Assume that someone would like to use some Vicodin recreationally. It’s a prescription drug, but no doctor in the country can prescribe it for recreational use, or they will likely be sent to prison for a whole lot of years. And no person can possess it for recreational purposes without also being sent to prison if caught.

I hate to break it to Kevin, but that’s not an example of legalization, nor does it serve as any kind of guide to what might happen with actual legalization of drugs. It, in fact, preserves every aspect of prohibition, except for certain medical situations which, even then, might be second-guessed by non-medically-competent DEA agents. This means that all recreational use of prescription drugs must be handled through illegal diversion, with all the big money and corruption that the black market naturally entails.

Show me a drug where a doctor is legally allowed to write a prescription for recreational use, and then you’ll have a useful analogy.

In a similar vein, Zach Beauchamp, in Drug Warrior Non Sequiturs, does a nice job taking down Walter Russell Mead for making the same incorrect assumption.

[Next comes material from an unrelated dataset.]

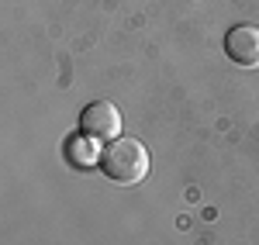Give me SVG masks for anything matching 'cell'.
Listing matches in <instances>:
<instances>
[{"mask_svg": "<svg viewBox=\"0 0 259 245\" xmlns=\"http://www.w3.org/2000/svg\"><path fill=\"white\" fill-rule=\"evenodd\" d=\"M69 163L73 166H80V169H87V166H94V163H100V152L104 149H97V142L90 138V135H76V138H69Z\"/></svg>", "mask_w": 259, "mask_h": 245, "instance_id": "obj_4", "label": "cell"}, {"mask_svg": "<svg viewBox=\"0 0 259 245\" xmlns=\"http://www.w3.org/2000/svg\"><path fill=\"white\" fill-rule=\"evenodd\" d=\"M225 52H228L232 62H239L245 69H256L259 66V28H252V24H235L225 35Z\"/></svg>", "mask_w": 259, "mask_h": 245, "instance_id": "obj_3", "label": "cell"}, {"mask_svg": "<svg viewBox=\"0 0 259 245\" xmlns=\"http://www.w3.org/2000/svg\"><path fill=\"white\" fill-rule=\"evenodd\" d=\"M100 166H104L107 180L128 186V183L145 180V173H149V152L135 138H111V145L100 152Z\"/></svg>", "mask_w": 259, "mask_h": 245, "instance_id": "obj_1", "label": "cell"}, {"mask_svg": "<svg viewBox=\"0 0 259 245\" xmlns=\"http://www.w3.org/2000/svg\"><path fill=\"white\" fill-rule=\"evenodd\" d=\"M80 128H83V135H90V138H118L121 111L111 101H94L83 107Z\"/></svg>", "mask_w": 259, "mask_h": 245, "instance_id": "obj_2", "label": "cell"}]
</instances>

Beauchamp properly points out that Portugal’s decriminalization is a better guide to understanding the effects of legalization than so-called “legal” prescription drugs.

Naturally, Keith Humphreys completely misses the point (intentionally or otherwise):

Zack Beauchamp makes an extremely common analytic error in a post on drug policy. In an effort to refute Water Russell Mead’s argument that we can learn something about drug legalization from the legal opioid pain medication industry, Beauchamp responds by citing data from Portugal.

I am not going to get into the substance of their debate here. I am writing only to point out that Portugal hasn’t legalized drugs, it has decriminalized them.

This is rich. Keith lambastes Beauchamp for a semantic perception, which Keith falsely calls an “analytic error.” And yet… note that Keith, in the same paragraph, refers to the “legal opioid pain medical industry,” ignoring the fact that such a limited form of “legal” is certainly not “legalization.”

Even better… Beauchamp never actually says that Portugal’s system is legalization.